ACTION ITEM:
Print the data exactly. Omit the pictures.

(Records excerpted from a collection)
+++++

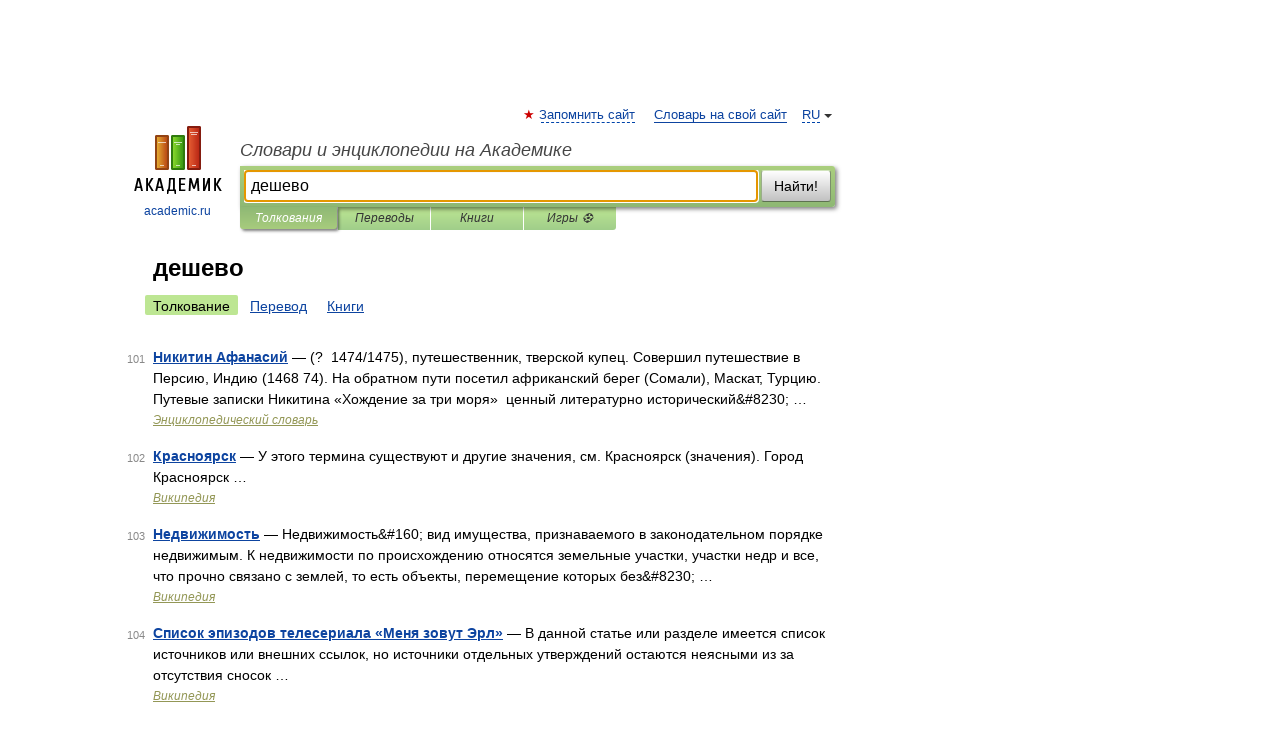

--- FILE ---
content_type: application/javascript; charset=utf-8
request_url: https://fundingchoicesmessages.google.com/f/AGSKWxXJKJcH9aEMRuVt_6Hgsw8EFSkO-59d11A5qpdDv-afz8TLHTv6UvTq_lDEXwRfj_dVYo7NCWY6L7bPXwwhHIkfg6QU-ao3Z2Iu5wZ4_wyYa7Lv5SebEA-lR_QB6ZkhBnYXAOuZsB5X0L9SU1d84IzlS1LgexCA4iS5xQIX2fRVpnVfbJbphR5dHTrJ/_&ad_time=_585x75-/ad_position=/carsadtaggenerator.js/bannerad1-
body_size: -1290
content:
window['96c45ca2-c959-495c-bb5c-c09c9f506044'] = true;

+++++

OUTPUT OF THE TASK:
--- FILE ---
content_type: application/javascript; charset=utf-8
request_url: https://fundingchoicesmessages.google.com/f/AGSKWxXJKJcH9aEMRuVt_6Hgsw8EFSkO-59d11A5qpdDv-afz8TLHTv6UvTq_lDEXwRfj_dVYo7NCWY6L7bPXwwhHIkfg6QU-ao3Z2Iu5wZ4_wyYa7Lv5SebEA-lR_QB6ZkhBnYXAOuZsB5X0L9SU1d84IzlS1LgexCA4iS5xQIX2fRVpnVfbJbphR5dHTrJ/_&ad_time=_585x75-/ad_position=/carsadtaggenerator.js/bannerad1-
body_size: -1290
content:
window['96c45ca2-c959-495c-bb5c-c09c9f506044'] = true;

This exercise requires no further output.